# Hugging Face Models

Looking at the lower level API of Transformers - the models that wrap PyTorch code for the transformers themselves.

In [None]:
# pip install -q requests torch bitsandbytes transformers sentencepiece accelerate

In [1]:
import os
from dotenv import load_dotenv
from huggingface_hub import login
from transformers import AutoTokenizer, AutoModelForCausalLM, TextStreamer, BitsAndBytesConfig
import torch
import gc

In [2]:
# Load the .env file
load_dotenv()

# Read and login with the token
hf_token = os.getenv("HF_TOKEN")
if hf_token is None:
    raise ValueError("HF_TOKEN not found in .env file")
login(hf_token)

Note: Environment variable`HF_TOKEN` is set and is the current active token independently from the token you've just configured.


In [None]:
# instruct models

LLAMA = "meta-llama/Meta-Llama-3.1-8B-Instruct"
PHI3 = "microsoft/Phi-3-mini-4k-instruct"
# GEMMA2 = "google/gemma-2-2b-it"
QWEN2 = "Qwen/Qwen2-7B-Instruct"
MIXTRAL = "mistralai/Mixtral-8x7B-Instruct-v0.1"

In [4]:
messages = [
    {
        "role": "system",
        "content": (
            "You are a dynamic, high-energy AI assistant with deep expertise in data science "
            "and machine learning. You engage audiences with enthusiasm, clever insights, "
            "and a dash of playful humor."
        )
    },
    {
        "role": "user",
        "content": (
            "Wow the crowd with a brilliantly witty, data-science-themed joke for a room of "
            "passionate Data Scientists! Reference their favorite tools, hilarious debugging "
            "moments, or common algorithmic quirks to ramp up the fun."
        )
    }
]

# Accessing Llama 3.1 from Meta

In order to use the fantastic Llama 3.1, Meta does require you to sign their terms of service.

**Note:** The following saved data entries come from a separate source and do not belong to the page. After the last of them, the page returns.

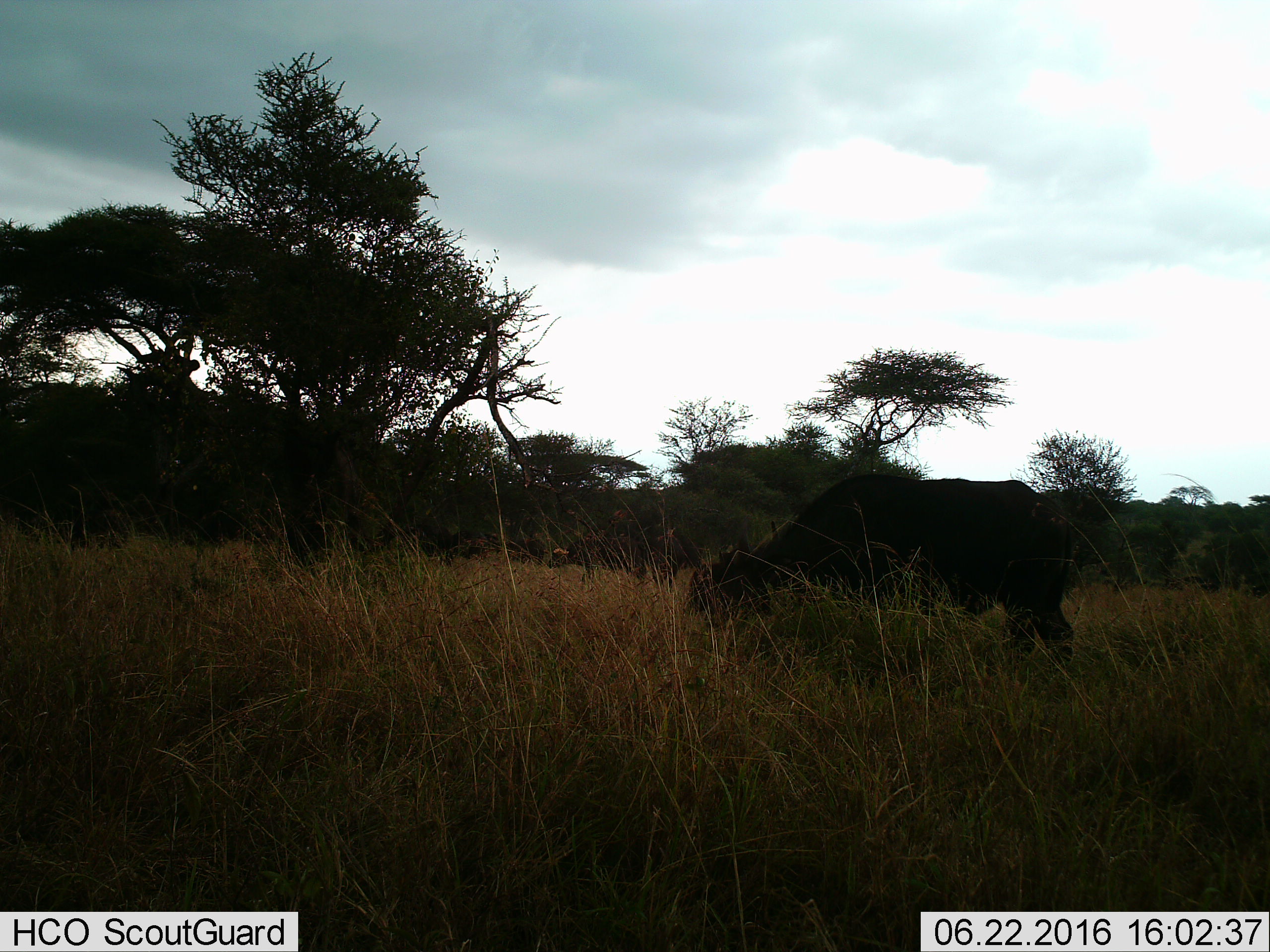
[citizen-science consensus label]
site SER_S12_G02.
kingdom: Animalia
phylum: Chordata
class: Mammalia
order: Artiodactyla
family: Bovidae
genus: Syncerus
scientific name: Syncerus caffer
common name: african buffalo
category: buffalo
Buffalo (african buffalo) (Syncerus caffer), count 1. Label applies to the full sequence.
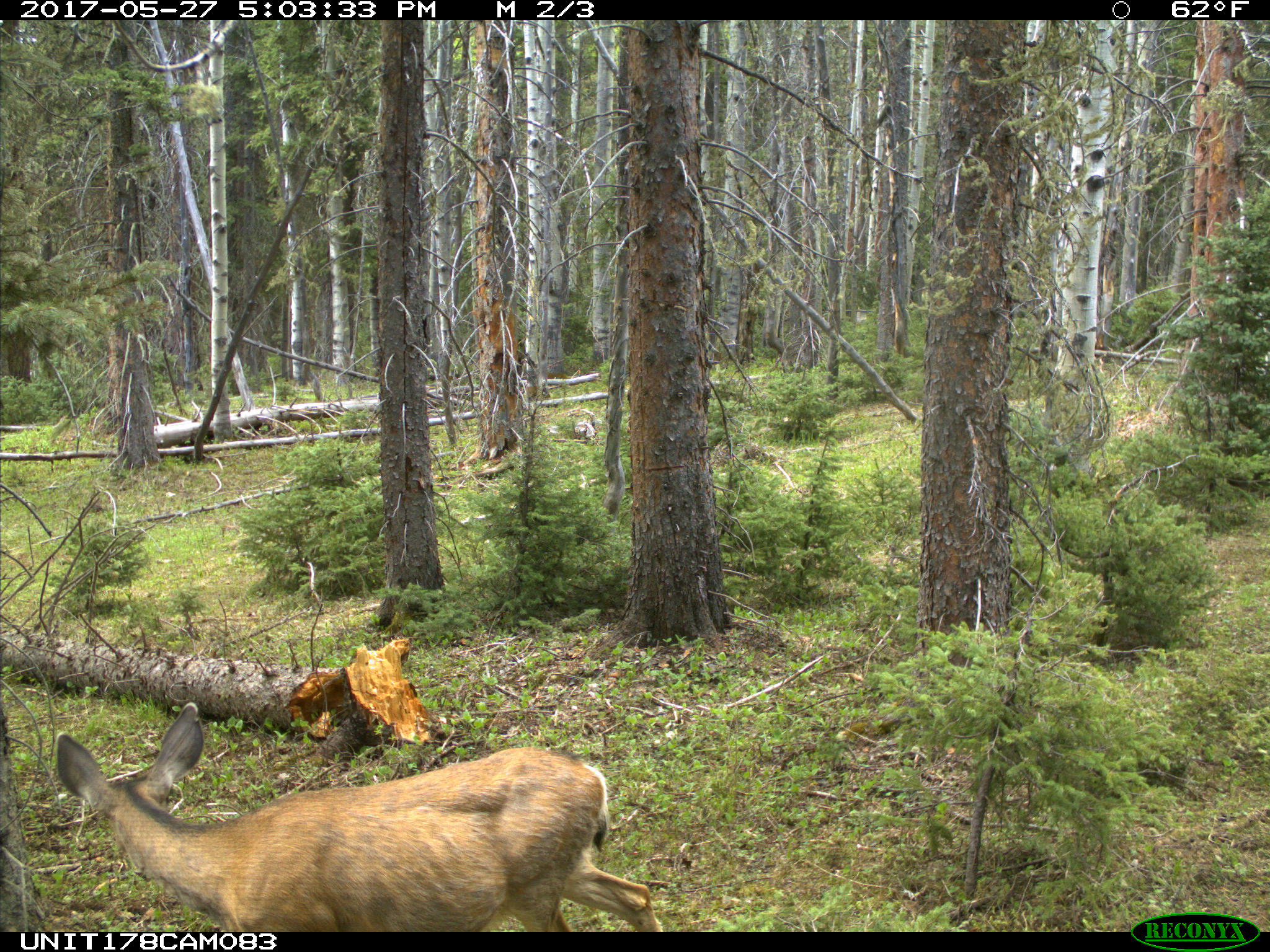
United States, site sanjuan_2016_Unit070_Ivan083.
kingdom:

Visit their model instructions page in Hugging Face:
https://huggingface.co/meta-llama/Meta-Llama-3.1-8B

In [5]:
# Quantization Config - this allows us to load the model into memory and use less memory

quant_config = BitsAndBytesConfig(
    load_in_4bit=True,
    bnb_4bit_use_double_quant=True,
    bnb_4bit_compute_dtype=torch.bfloat16,
    bnb_4bit_quant_type="nf4"
)

In [7]:
login()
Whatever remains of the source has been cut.